Cornelius Meister, Chefdirigent des Stuttgarter Staatsorchesters. Foto: Marco Borggreve - Marco Borggreve

Glänzend die Bläser, wunderbar die Streicher: In zwei Konzerten mit dem Stuttgarter Staatsorchester hat Generalmusikdirektor Cornelius Meister alle vier Sinfonien Schumanns mit den „Quartets“ von John Cage kombiniert – und der Opernintendant saß stumm am ersten Geigenpult.

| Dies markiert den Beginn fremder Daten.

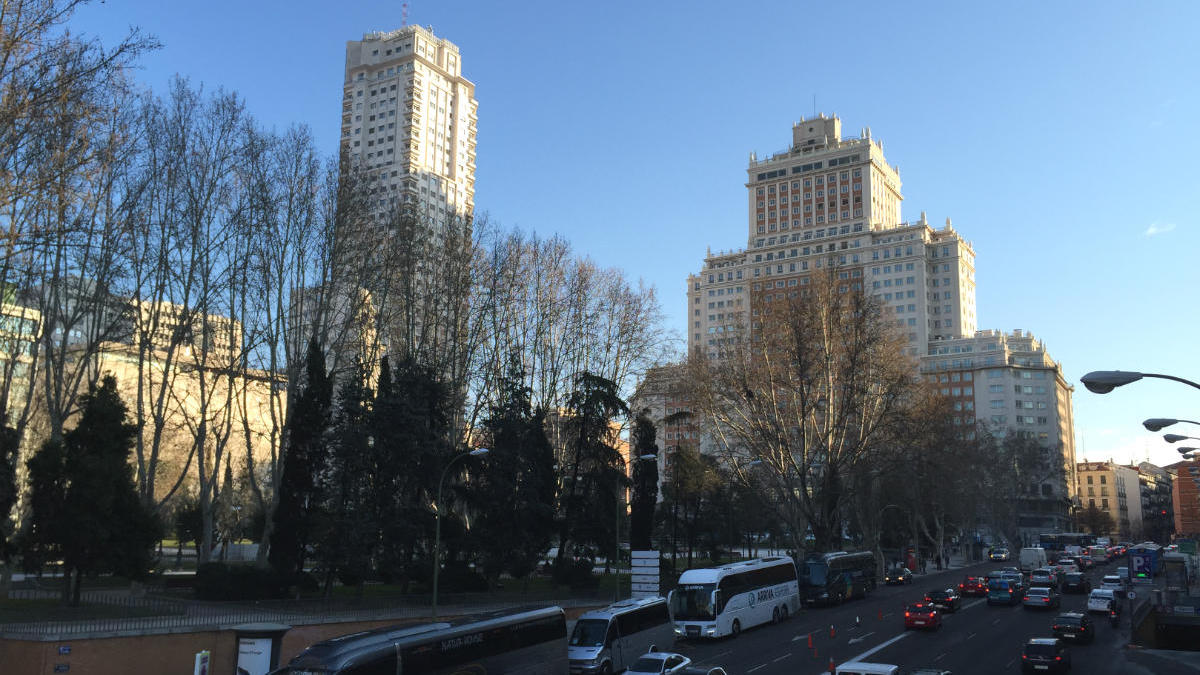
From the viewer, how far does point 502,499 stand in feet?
132

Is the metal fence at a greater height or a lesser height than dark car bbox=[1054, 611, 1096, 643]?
greater

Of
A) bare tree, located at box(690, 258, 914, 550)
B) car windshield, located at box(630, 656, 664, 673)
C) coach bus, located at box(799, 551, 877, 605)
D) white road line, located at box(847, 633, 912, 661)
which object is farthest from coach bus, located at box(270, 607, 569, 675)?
bare tree, located at box(690, 258, 914, 550)

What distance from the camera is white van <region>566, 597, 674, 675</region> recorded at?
82.2ft

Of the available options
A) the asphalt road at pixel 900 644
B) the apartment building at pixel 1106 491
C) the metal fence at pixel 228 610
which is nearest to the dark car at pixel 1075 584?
the asphalt road at pixel 900 644

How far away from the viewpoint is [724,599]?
34844 mm

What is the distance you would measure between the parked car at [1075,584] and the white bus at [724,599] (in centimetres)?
2497

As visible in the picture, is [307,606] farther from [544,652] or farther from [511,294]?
[511,294]

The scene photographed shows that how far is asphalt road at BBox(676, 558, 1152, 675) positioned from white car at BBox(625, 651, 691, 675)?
4.01 m

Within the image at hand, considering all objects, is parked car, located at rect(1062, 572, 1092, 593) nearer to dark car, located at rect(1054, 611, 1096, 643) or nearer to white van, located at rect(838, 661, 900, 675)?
dark car, located at rect(1054, 611, 1096, 643)

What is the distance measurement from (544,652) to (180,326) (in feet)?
69.8

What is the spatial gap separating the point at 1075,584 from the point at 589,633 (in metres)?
41.0

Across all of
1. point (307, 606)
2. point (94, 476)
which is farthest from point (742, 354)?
point (94, 476)

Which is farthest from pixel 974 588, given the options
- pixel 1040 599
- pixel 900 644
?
pixel 900 644

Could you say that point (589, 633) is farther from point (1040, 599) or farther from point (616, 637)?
point (1040, 599)
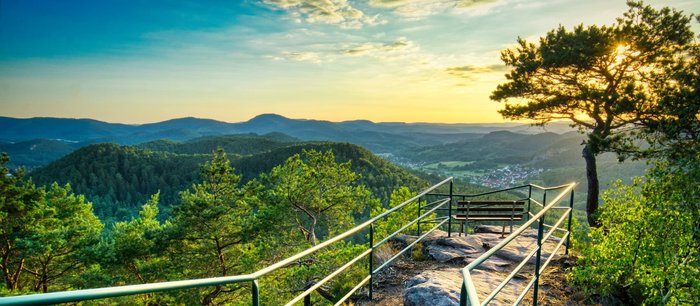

StuttgartAm ersten Geigenpult sitzt ein Mann mit Tuba. Neben ihm ein Lockenkopf mit Bratsche. Nein, das ist doch nicht etwa . . . - doch, ja, er ist’s: Als das Staatsorchester am Sonntagmorgen drei der acht instrumentalen „Quartets for 93 Players“ spielt, die John Cage 1976 über romantische Chorsätze komponierte, hat sich der Stuttgarter Opernintendant Viktor Schoner zu den Musikern gesellt. Einen Ton zum musikalischen Geschehen steuert der studierte Viola-Spieler allerdings nicht bei. Er schweigt, zusammen mit wechselnden 89 Musikern, darunter Profis sowie einige Laien, die man dazu geladen hat.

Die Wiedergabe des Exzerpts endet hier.